Wednesday, September 10, 2008

EXHIBIT: HIS ART, OUR HEART

Fruit pickers under the Mango Tree (1937)

2008 will see the coming together of the works of Fernando Amorsolo, the Philippines' first National Artist (c. 1975). Below are the schedule of events:

The Ayala Museum exhibition ‘Amorsolo’s Maidens Concealed and Revealed’ will be from Oct. 23 to March 8, 2009. It "will survey Amorsolo’s rendering of women as a means of following his career, and will draw attention to his maidens from the American period and his studies of nudes from the post-war years as a tribute to his brilliance. "

The GSIS Museum's ‘Rituals and Amorsolo’, from Oct. 2 to Dec. 20, “underlines how rituals reflect values, beliefs, and shared knowledge, how it brings about interactions among people, places and objects, how it expresses the core of social identity of communities, how it fortifies social structures and institutions, and perpetuates social values. Portrayals include baptisms, praying the Angelus, a family’s walk to Sunday mass.”

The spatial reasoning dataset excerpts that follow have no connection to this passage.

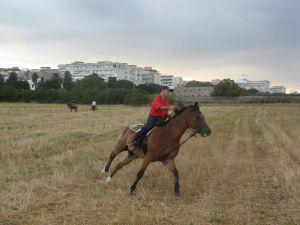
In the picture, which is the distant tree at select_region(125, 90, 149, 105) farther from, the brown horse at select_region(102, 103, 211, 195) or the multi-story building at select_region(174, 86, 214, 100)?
the brown horse at select_region(102, 103, 211, 195)

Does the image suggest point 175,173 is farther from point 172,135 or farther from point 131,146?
point 131,146

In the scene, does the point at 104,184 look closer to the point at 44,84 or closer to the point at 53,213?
the point at 53,213

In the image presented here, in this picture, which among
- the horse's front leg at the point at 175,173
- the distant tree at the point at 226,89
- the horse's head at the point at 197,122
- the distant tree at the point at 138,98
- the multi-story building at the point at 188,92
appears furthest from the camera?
the distant tree at the point at 226,89

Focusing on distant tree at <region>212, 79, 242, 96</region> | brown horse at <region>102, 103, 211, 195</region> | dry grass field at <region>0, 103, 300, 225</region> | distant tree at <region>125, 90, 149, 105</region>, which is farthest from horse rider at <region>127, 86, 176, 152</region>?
distant tree at <region>212, 79, 242, 96</region>

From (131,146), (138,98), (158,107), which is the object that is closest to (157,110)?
(158,107)

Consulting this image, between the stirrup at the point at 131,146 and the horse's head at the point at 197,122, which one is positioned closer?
the horse's head at the point at 197,122

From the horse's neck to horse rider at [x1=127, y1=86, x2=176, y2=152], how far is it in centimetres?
36

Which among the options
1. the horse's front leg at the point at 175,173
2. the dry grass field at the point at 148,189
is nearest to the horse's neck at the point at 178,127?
the horse's front leg at the point at 175,173

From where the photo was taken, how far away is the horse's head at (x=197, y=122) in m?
11.5

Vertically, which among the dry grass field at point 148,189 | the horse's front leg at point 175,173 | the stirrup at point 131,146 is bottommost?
the dry grass field at point 148,189

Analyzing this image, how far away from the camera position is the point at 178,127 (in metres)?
11.7

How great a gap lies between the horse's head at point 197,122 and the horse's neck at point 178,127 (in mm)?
135

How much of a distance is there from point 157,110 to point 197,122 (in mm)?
1145

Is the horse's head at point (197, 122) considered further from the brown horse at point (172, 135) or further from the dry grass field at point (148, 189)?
the dry grass field at point (148, 189)
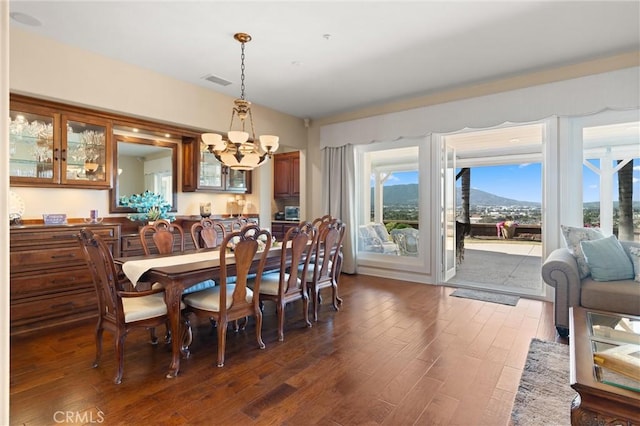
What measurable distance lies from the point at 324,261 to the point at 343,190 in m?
2.49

The Lopez Memorial Museum’s ‘Tell Tale: The Artist as Storyteller, Amorsolo as Co-Author’, from Sept. 24 to April 4, 2009, is illustrative of Amorsolo’s generation of artists, of how Amorsolo became subject to the workings of image-making industries central to the crafting of fictions — about what it was to be a citizen, to be learned/civilized, to be devout, to be Filipino in the transitional junctures of Spanish-American rule. Beyond looking at illustrations as potboilers, the exhibit hopes to look at how artists such as Amorsolo may have brought other layers of meaning upon texts primarily intended as didactic instruments.”

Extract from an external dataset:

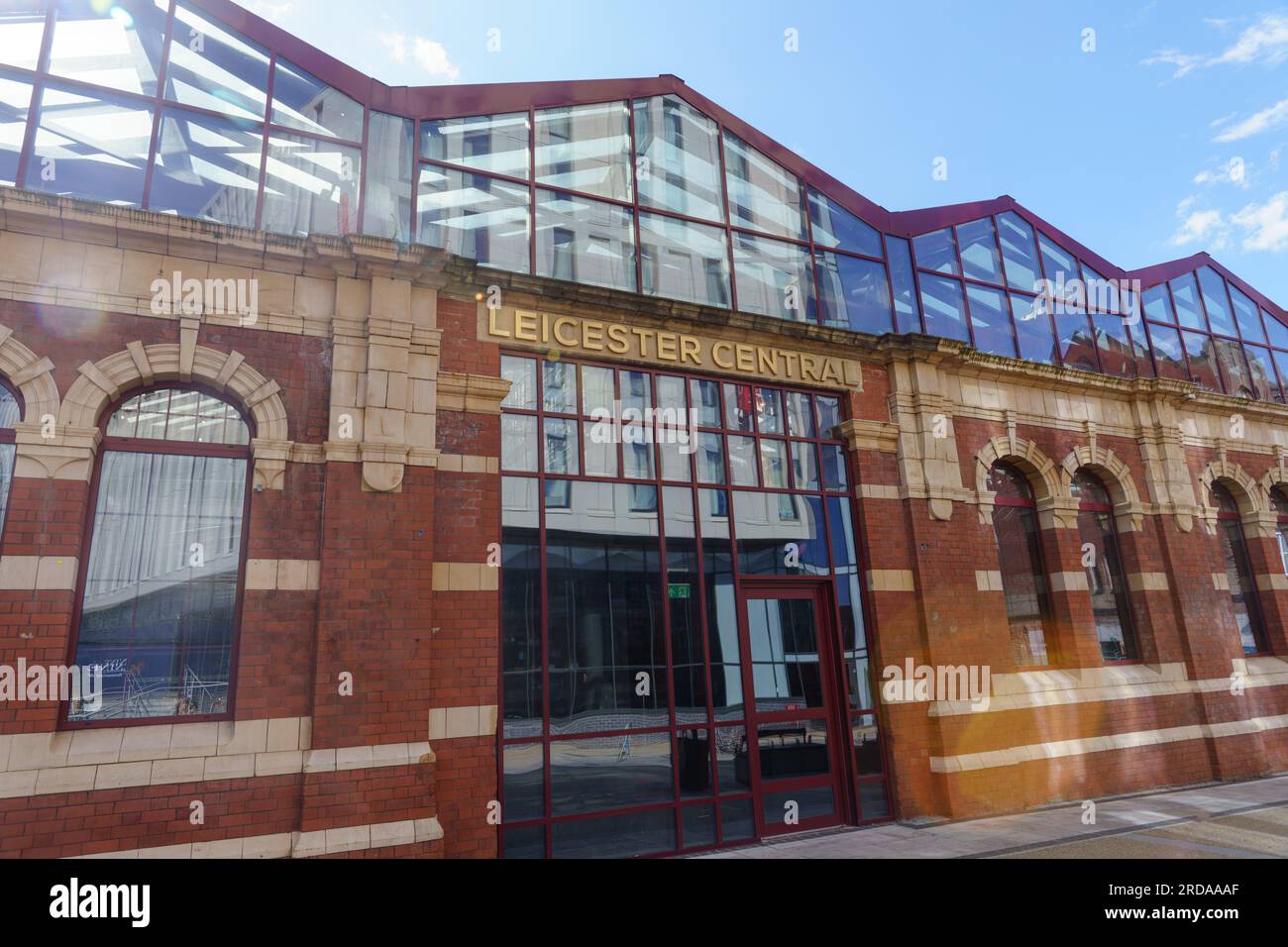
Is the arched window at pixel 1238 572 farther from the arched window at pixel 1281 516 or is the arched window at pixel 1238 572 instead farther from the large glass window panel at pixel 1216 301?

The Metropolitan Museum’s ‘Philippine Staple: The Land, the Harvest, the Maestro’ will display a harvest field of rice-related pieces and outstanding landscapes.”

At the National Museum’s ‘Master Copy’ from Sept. 25 to Jan. 15, 2009, the drawings transfigure into portraits that imagine the national self and the imperialist other, the Filipino and the American, a President like Manuel Roxas or a Gov. Gen. like Francis Burton Harrison, an elegant American lady or a nameless Katipunan revolutionary immortalized in oil after their stint in sketches.”

The Jorge B. Vargas Museum’s ‘Amorsolo: His Contemporaries and Pictures of the War, Capturing Anxieties’, from Sept. 23 to Nov. 16, will feature the works of Amorsolo and his contemporaries spanning the Second World War (1941-1945) until the immediate postwar years (1946-1947), family and official portraits commissioned by Vargas, and genre paintings. Works by peers — Manansala, Saguil, Miranda and CastaƱeda — will also be showcased.

The Yuchengco Museum’s ‘Mukang Tsinoy’ will be from Oct. 1 to Jan. 17, 2009. They will exhibit paintings commissioned by Tsinoy families.

Do not miss this once-in-a-lifetime art event.